Short exercise. Write every record out again exactly as given.

— Begin Exercise input —

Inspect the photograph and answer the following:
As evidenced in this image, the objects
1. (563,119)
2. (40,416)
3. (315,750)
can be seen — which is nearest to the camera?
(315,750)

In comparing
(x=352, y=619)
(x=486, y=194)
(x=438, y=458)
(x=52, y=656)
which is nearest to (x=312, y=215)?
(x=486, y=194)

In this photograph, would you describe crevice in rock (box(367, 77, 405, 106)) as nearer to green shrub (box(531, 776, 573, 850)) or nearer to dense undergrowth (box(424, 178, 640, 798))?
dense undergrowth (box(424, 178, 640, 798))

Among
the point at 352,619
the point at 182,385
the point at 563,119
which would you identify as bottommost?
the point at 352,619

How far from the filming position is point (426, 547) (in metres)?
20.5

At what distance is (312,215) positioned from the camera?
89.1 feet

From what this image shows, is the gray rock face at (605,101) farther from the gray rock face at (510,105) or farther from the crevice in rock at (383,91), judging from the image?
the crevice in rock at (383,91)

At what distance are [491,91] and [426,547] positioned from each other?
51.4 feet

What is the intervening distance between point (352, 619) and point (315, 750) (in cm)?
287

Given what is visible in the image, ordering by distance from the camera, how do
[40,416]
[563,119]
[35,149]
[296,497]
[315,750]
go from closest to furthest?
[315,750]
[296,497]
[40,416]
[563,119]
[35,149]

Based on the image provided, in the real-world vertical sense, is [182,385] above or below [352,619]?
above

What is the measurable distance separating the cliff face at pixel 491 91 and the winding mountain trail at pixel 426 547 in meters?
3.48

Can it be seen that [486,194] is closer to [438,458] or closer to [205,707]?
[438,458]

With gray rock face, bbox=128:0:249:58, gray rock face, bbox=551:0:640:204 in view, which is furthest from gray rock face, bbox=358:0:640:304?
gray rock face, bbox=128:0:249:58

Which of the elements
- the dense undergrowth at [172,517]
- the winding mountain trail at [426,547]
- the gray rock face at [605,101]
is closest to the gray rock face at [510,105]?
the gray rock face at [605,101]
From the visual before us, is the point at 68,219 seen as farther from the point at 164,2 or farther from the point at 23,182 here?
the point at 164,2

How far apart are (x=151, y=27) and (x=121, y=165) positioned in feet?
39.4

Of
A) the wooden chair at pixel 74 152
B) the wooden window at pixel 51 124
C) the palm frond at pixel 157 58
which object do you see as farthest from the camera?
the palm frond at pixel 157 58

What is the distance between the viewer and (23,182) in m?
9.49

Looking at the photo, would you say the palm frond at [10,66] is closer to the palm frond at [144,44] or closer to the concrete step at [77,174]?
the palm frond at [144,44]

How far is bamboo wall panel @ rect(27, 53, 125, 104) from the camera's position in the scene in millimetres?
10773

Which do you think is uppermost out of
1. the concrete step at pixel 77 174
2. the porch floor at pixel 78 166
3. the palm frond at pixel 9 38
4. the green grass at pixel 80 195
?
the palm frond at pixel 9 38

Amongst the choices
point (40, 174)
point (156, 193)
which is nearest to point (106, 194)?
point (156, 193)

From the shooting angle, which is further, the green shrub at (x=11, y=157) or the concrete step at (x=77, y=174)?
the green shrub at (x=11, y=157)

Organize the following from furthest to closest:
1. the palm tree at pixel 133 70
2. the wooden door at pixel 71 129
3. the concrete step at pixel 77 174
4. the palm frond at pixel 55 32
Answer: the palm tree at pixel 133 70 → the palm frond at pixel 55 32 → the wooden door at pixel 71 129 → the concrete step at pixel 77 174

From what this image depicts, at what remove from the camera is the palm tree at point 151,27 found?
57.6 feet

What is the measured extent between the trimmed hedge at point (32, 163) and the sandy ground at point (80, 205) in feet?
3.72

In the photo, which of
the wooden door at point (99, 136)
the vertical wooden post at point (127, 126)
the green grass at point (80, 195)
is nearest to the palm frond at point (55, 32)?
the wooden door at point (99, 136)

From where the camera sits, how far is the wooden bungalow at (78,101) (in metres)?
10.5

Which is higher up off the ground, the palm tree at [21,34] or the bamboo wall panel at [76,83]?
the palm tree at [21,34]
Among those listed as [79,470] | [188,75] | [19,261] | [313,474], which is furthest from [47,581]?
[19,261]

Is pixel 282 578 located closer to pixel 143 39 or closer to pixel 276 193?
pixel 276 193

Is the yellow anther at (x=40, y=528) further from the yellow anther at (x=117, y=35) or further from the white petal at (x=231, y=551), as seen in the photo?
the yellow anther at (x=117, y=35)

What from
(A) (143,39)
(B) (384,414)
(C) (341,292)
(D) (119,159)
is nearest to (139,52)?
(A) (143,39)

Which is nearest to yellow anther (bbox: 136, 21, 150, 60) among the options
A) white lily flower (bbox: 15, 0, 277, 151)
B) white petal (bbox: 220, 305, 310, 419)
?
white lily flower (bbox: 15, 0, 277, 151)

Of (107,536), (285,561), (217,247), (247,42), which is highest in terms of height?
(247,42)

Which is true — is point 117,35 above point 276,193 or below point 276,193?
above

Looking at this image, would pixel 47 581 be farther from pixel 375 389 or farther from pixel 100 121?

— End Exercise input —

Result of the exercise.
Inspect the photograph and answer the following:
As evidenced in this image, the objects
1. (563,119)
2. (40,416)
3. (315,750)
can be seen — which is nearest to the camera?
(315,750)

In comparing
(x=352, y=619)
(x=486, y=194)
(x=438, y=458)
(x=52, y=656)
which is nearest to (x=312, y=215)?
(x=486, y=194)

In this photograph, would you describe crevice in rock (box(367, 77, 405, 106)) as nearer to green shrub (box(531, 776, 573, 850)) or nearer to dense undergrowth (box(424, 178, 640, 798))?
dense undergrowth (box(424, 178, 640, 798))

Among
the point at 352,619
the point at 182,385
the point at 563,119
which would you identify as bottommost?
the point at 352,619

How far from the filming position is point (426, 547) (in metres)?
20.5

At what distance is (312,215) positioned from the camera?
89.1 feet

From what this image shows, is the gray rock face at (605,101) farther from the gray rock face at (510,105) or farther from the crevice in rock at (383,91), judging from the image?
the crevice in rock at (383,91)

At what distance are [491,91] and [426,547] positioned from each other?
51.4 feet

What is the intervening distance between point (352, 619) and point (315, 750) (in cm)?
287

Given what is visible in the image, ordering by distance from the camera, how do
[40,416]
[563,119]
[35,149]
[296,497]
[315,750]
go from closest to furthest?
[315,750]
[296,497]
[40,416]
[563,119]
[35,149]

Based on the image provided, in the real-world vertical sense, is [182,385] above or below [352,619]?
above

What is the measurable distance separating the cliff face at pixel 491 91 and the winding mountain trail at pixel 426 547 in meters?
3.48

Can it be seen that [486,194] is closer to [438,458] or closer to [205,707]?
[438,458]

With gray rock face, bbox=128:0:249:58, gray rock face, bbox=551:0:640:204 in view, which is furthest from gray rock face, bbox=358:0:640:304?
gray rock face, bbox=128:0:249:58

Which of the elements
- the dense undergrowth at [172,517]
- the winding mountain trail at [426,547]
- the gray rock face at [605,101]
is closest to the gray rock face at [510,105]?
the gray rock face at [605,101]
From the visual before us, is the point at 68,219 seen as farther from the point at 164,2 or farther from the point at 23,182 here?
the point at 164,2

How far apart are (x=151, y=27) and (x=121, y=165) positioned in feet?
39.4

Of
A) the wooden chair at pixel 74 152
B) the wooden window at pixel 51 124
C) the palm frond at pixel 157 58
which object do you see as farthest from the camera?
the palm frond at pixel 157 58

What is the distance between the viewer and (23,182) in m?
9.49

Looking at the photo, would you say the palm frond at [10,66] is closer to the palm frond at [144,44] or closer to the concrete step at [77,174]?
the palm frond at [144,44]

How far is bamboo wall panel @ rect(27, 53, 125, 104) from the camera's position in the scene in millimetres?
10773

Which do you think is uppermost out of
1. the concrete step at pixel 77 174
2. the porch floor at pixel 78 166
3. the palm frond at pixel 9 38
4. the green grass at pixel 80 195
?
the palm frond at pixel 9 38

Amongst the choices
point (40, 174)
point (156, 193)
which is nearest to point (106, 194)?
point (156, 193)

From the shooting angle, which is further, the green shrub at (x=11, y=157) or the concrete step at (x=77, y=174)?
the green shrub at (x=11, y=157)

Organize the following from furthest to closest:
1. the palm tree at pixel 133 70
2. the wooden door at pixel 71 129
3. the concrete step at pixel 77 174
4. the palm frond at pixel 55 32
Answer: the palm tree at pixel 133 70 → the palm frond at pixel 55 32 → the wooden door at pixel 71 129 → the concrete step at pixel 77 174

From what this image depicts, at what remove from the camera is the palm tree at point 151,27 found?
57.6 feet

What is the measured extent between the trimmed hedge at point (32, 163) and the sandy ground at point (80, 205) in feet?
3.72

In the photo, which of
the wooden door at point (99, 136)
the vertical wooden post at point (127, 126)
the green grass at point (80, 195)
is nearest to the palm frond at point (55, 32)?
the wooden door at point (99, 136)

From where the camera sits, how far is the wooden bungalow at (78,101) (in metres)?
10.5

Which is higher up off the ground, the palm tree at [21,34] or the bamboo wall panel at [76,83]?
the palm tree at [21,34]
Among those listed as [79,470] | [188,75] | [19,261] | [313,474], which is furthest from [47,581]?
[19,261]

Is pixel 282 578 located closer to pixel 143 39 or closer to pixel 276 193?
pixel 276 193

Is the yellow anther at (x=40, y=528) further from the yellow anther at (x=117, y=35) or further from the white petal at (x=231, y=551), as seen in the photo?
the yellow anther at (x=117, y=35)

What from
(A) (143,39)
(B) (384,414)
(C) (341,292)
(D) (119,159)
is nearest to (139,52)?
(A) (143,39)

Which is nearest to yellow anther (bbox: 136, 21, 150, 60) among the options
A) white lily flower (bbox: 15, 0, 277, 151)
B) white petal (bbox: 220, 305, 310, 419)
?
white lily flower (bbox: 15, 0, 277, 151)

Of (107,536), (285,561), (217,247), (247,42), which is highest in terms of height?
(247,42)

Which is true — is point 117,35 above point 276,193 or below point 276,193?
above

Looking at this image, would pixel 47 581 be farther from pixel 375 389 or farther from pixel 100 121?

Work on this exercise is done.